Age-related hearing loss (ARHL) is an epidemic influencing the lives of 48 million Americans6. Current clinical protocols to detect ARHL leave room for much improvement so that early diagnosis and intervention can be achieved. One way to improve current clinical protocols is through the implementation of fast, objective, and sensitive tests of cochlear function using tools such as stimulus frequency otoacoustic emissions (SFOAEs). SFOAEs are currently not utilized clinically, despite their potential for assessing the cochlea in a frequency- specific manner and sensitivity to minor insults to the cochlea. Before clinical implementation of SFOAEs can be pursued, three major gaps in knowledge must be addressed. First, the relationship between SFOAEs and psychophysical measures of hearing must be thoroughly examined across the entire range of human hearing. Second, the sensitivity of SFOAEs must be evaluated for detecting cochlear changes due to developmental and aging processes. Third, using SFOAEs, cochlear contributions in functionally relevant auditory deficits must be determined. Recent findings suggest that SFOAEs may be more sensitive than behavioral thresholds to age-related cochlear changes. However, a deeper examination is needed to determine how SFOAEs are influenced during a critical period of human life, which shows early aging effects in distortion product OAEs. In evaluating the potential of SFOAEs in the accurate and early detection of cochlear dysfunction due to ARHL, the specific aims of this proposal are to investigate the relationship between SFOAEs and psychophysical measures of hearing up to the highest measurable frequency (Aim 1), to examine the developmental and aging effects of OHC function using SFOAE amplitudes and phase slopes (Aim 2) and to apply this understanding to validate the clinical utility of SFOAEs in detecting OHC contributions to speech perception in noise (SPIN) deficits (Aim 3).

|---|

* _Tasks for this exercise_
1) Answer these questions from the passage on age-related hearing loss, one line each:
(a) How many Americans does age-related hearing loss affect?
(b) How many major gaps in knowledge must be addressed before SFOAEs can be used clinically?
(c) What does Aim 3 seek to validate?
2) Resume the passage on age-related hearing loss after its final sentence.

|---|

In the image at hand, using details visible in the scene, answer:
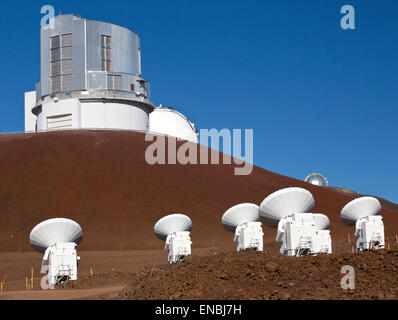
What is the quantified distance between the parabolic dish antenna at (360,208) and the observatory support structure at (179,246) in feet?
30.3

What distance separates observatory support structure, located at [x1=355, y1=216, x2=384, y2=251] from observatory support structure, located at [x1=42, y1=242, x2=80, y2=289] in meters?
15.7

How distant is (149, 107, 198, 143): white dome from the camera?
76.8 metres

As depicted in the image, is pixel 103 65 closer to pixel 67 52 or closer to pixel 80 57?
pixel 80 57

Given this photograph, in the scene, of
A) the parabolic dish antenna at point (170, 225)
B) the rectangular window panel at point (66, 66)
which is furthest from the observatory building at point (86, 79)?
the parabolic dish antenna at point (170, 225)

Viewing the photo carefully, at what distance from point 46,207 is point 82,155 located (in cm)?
961

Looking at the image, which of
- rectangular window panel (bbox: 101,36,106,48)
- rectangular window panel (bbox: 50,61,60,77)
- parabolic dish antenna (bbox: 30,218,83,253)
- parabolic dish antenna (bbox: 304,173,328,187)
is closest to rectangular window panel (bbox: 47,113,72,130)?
rectangular window panel (bbox: 50,61,60,77)

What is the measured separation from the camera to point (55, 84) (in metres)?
67.3

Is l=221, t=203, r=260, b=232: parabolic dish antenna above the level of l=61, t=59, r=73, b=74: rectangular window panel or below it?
below

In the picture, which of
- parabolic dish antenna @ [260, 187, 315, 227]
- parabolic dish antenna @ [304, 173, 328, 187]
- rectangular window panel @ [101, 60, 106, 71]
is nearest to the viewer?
parabolic dish antenna @ [260, 187, 315, 227]

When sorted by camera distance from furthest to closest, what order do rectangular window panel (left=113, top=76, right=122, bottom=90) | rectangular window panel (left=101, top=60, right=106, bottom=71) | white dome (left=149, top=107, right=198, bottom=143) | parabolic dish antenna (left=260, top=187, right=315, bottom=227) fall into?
1. white dome (left=149, top=107, right=198, bottom=143)
2. rectangular window panel (left=113, top=76, right=122, bottom=90)
3. rectangular window panel (left=101, top=60, right=106, bottom=71)
4. parabolic dish antenna (left=260, top=187, right=315, bottom=227)

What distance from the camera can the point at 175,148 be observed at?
6331 centimetres

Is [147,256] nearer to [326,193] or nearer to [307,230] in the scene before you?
[307,230]

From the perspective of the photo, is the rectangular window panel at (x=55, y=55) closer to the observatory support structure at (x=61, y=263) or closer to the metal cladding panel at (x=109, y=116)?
the metal cladding panel at (x=109, y=116)

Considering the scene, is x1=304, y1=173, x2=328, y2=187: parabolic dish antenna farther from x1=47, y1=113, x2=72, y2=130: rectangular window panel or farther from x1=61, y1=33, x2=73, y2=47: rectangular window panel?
x1=61, y1=33, x2=73, y2=47: rectangular window panel
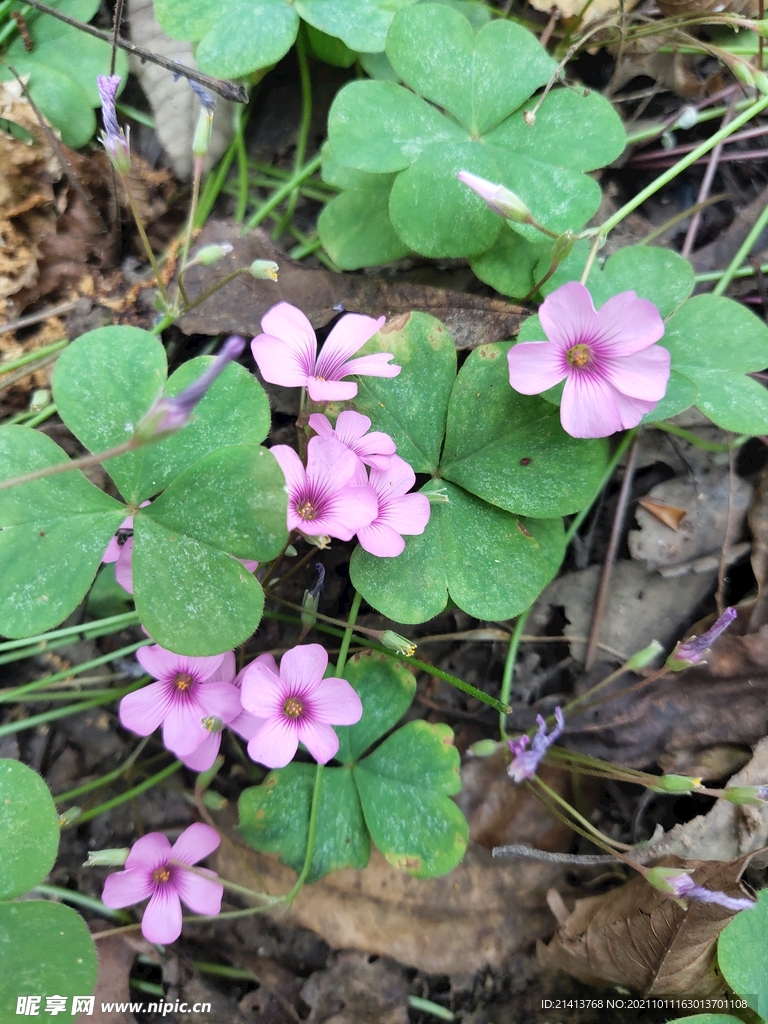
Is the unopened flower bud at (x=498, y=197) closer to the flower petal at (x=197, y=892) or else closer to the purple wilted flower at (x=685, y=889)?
the purple wilted flower at (x=685, y=889)

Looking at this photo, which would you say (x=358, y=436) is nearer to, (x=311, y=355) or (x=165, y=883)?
(x=311, y=355)

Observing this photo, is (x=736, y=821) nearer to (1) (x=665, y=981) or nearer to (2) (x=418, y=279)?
(1) (x=665, y=981)

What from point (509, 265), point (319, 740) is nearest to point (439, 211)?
point (509, 265)

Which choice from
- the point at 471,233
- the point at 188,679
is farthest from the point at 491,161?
the point at 188,679

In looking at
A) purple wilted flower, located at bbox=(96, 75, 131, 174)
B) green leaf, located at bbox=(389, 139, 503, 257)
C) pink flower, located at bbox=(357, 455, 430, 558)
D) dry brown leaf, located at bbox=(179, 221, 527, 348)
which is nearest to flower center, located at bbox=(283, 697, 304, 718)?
pink flower, located at bbox=(357, 455, 430, 558)

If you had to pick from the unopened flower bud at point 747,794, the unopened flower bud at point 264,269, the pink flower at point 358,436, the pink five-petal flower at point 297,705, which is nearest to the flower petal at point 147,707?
the pink five-petal flower at point 297,705
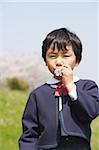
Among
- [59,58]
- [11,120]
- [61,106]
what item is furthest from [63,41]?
[11,120]

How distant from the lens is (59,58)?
1.10m

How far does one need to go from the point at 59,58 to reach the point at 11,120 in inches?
41.8

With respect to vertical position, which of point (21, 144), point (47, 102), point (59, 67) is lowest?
point (21, 144)

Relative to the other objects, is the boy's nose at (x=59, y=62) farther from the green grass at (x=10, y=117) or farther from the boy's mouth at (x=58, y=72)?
the green grass at (x=10, y=117)

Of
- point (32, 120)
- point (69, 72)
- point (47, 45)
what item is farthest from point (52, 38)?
point (32, 120)

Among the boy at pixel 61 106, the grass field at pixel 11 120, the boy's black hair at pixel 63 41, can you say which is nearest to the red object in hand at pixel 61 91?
the boy at pixel 61 106

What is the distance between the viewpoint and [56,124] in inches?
42.4

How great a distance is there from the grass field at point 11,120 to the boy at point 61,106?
80cm

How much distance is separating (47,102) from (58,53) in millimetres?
155

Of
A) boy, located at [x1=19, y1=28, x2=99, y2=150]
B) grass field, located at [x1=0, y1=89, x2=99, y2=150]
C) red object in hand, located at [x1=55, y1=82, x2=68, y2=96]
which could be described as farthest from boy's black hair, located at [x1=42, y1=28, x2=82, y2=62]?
grass field, located at [x1=0, y1=89, x2=99, y2=150]

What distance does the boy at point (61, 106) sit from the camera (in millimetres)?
1064

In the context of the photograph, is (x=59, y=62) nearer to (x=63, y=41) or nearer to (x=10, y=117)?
(x=63, y=41)

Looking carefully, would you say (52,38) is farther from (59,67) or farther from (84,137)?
(84,137)

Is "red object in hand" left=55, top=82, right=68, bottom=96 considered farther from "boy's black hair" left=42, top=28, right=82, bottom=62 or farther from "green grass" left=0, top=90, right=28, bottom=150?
"green grass" left=0, top=90, right=28, bottom=150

|---|

* _Written responses_
1)
(a) 48 million.
(b) Three.
(c) The clinical utility of SFOAEs in detecting OHC contributions to speech perception in noise (SPIN) deficits.

2)
In Aim 1, the relationship between thresholds derived from SFOAE input-output functions with those obtained behaviorally will be evaluated. Additionally, tuning estimates derived from SFOAE phase slopes will be compared to psychophysical tuning curves.
In Aim 2, a cross-sectional investigation of cochlear function across a significant portion of human lifespan (7 - 45 years) will be performed using both behavioral thresholds and SFOAE amplitudes and phase spanning a significant range of human hearing (0.5 - 20 kHz) using state- of-the-art calibration techniques.
In Aim 3, SFOAEs as well as neural measures will be examined in individuals with SPIN deficits. By addressing the aims of this proposal, the long-term objective to advance the clinical applicability of SFOAEs for detecting age-related cochlear dysfunction can be pursued.
A normally functioning inner ear produces various types of sounds that can recorded with a microphone in the ear canal, one of them being stimulus frequency otoacoustic emissions (SFOAEs). While other types of otoacoustic emissions have been used clinically for screening newborn hearing or monitoring inner ear changes after harsh pharmaceutical therapy or exposure to loud noises, SFOAEs have been not been implemented clinically as of yet. This work will extend current knowledge of SFOAEs in humans, so that the clinical implementation of SFOAEs can be pursued for the early, accurate, and precise detection of age-related decline in inner ear function.